When applying the classical multistep schemes for solving differential equations, one often faces the dilemma that smaller time steps are needed with higher-order schemes, making it impractical to use high-order schemes for stiff problems. We construct in this paper a new class of BDF and implicit-explicit (IMEX) schemes for parabolic type equations based on the Taylor expansions at time $t^{n+\beta}$ with $\beta > 1$ being a tunable parameter. These new schemes, with a suitable $\beta$, allow larger time steps at higher-order for stiff problems than that is allowed with a usual higher-order scheme. For parabolic type equations, we identify an explicit uniform multiplier for the new second- to fourth-order schemes, and conduct rigorously stability and error analysis by using the energy argument.

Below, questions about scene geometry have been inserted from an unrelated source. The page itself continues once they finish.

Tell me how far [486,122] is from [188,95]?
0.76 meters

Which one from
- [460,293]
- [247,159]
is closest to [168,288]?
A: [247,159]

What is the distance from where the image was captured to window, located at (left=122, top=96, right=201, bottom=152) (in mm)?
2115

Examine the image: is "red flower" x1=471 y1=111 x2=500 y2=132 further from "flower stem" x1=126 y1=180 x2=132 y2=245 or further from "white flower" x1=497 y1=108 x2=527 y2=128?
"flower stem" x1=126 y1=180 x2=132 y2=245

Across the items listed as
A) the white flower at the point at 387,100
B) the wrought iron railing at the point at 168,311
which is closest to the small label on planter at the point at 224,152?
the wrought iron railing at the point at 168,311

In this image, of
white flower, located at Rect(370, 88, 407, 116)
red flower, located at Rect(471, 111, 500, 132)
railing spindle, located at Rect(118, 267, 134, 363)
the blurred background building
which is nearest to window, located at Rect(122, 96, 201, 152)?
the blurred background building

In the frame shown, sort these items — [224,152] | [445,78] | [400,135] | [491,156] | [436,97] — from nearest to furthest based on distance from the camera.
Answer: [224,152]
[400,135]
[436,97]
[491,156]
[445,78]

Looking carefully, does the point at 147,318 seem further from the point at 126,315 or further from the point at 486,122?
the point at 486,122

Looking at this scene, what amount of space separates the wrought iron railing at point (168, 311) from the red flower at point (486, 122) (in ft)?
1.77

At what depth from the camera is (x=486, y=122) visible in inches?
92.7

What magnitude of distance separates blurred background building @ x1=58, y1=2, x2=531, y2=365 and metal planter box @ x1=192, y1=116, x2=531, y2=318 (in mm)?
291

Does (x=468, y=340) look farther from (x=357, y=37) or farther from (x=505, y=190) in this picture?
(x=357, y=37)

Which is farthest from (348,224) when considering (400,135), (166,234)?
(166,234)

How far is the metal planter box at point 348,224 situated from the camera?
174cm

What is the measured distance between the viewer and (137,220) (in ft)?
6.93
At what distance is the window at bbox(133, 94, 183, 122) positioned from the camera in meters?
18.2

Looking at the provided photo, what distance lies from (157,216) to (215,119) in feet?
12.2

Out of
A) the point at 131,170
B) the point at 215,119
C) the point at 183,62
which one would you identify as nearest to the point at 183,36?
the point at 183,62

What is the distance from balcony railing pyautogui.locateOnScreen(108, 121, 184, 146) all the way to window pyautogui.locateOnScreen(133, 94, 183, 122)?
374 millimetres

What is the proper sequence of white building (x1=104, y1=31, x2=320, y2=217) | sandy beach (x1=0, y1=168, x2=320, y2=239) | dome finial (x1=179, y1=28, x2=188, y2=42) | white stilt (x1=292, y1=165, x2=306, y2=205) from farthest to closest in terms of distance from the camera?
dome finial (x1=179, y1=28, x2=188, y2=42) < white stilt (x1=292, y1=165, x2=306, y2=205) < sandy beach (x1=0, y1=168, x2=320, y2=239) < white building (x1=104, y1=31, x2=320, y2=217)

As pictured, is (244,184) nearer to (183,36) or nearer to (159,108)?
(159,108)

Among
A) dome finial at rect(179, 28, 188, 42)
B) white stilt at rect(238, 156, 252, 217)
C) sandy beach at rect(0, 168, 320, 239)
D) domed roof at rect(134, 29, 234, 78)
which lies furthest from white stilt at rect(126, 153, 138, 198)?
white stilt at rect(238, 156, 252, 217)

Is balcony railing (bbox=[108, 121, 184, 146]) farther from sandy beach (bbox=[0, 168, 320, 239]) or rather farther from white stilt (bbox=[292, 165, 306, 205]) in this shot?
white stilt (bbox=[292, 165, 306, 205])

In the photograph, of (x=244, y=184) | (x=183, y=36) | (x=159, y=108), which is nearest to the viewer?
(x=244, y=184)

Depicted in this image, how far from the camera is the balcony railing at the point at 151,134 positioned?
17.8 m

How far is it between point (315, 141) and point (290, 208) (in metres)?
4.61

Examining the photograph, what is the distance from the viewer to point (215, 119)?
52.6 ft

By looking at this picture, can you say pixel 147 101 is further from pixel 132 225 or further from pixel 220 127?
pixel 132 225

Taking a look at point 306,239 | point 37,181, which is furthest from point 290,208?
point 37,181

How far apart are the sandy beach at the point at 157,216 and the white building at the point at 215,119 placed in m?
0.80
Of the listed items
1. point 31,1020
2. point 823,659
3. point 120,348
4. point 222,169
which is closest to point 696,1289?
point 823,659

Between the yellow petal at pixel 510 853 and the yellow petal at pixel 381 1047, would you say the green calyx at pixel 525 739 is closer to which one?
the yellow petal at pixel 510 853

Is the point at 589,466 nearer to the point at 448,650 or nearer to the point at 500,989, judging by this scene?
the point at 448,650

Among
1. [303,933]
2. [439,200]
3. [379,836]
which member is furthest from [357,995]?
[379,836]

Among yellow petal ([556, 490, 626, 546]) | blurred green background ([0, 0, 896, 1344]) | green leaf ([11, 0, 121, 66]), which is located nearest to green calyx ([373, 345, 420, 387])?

We also present ample numerical examples to validate our findings.

翻译：在应用经典多步格式求解微分方程时，常面临高阶格式需采用更小时步长的困境，这使得高阶格式难以用于刚性问题。本文基于在时间$t^{n+\beta}$处（其中$\beta > 1$为可调参数）的泰勒展开，构造了一类适用于抛物型方程的新型BDF与隐式-显式（IMEX）格式。通过选取合适的$\beta$，这些新格式对刚性问题允许比常规高阶格式更大的时步步长。针对抛物型方程，我们确定了新格式（二阶至四阶）的显式统一乘子，并采用能量论证严格开展了稳定性与误差分析。同时，我们通过大量数值算例验证了理论结果。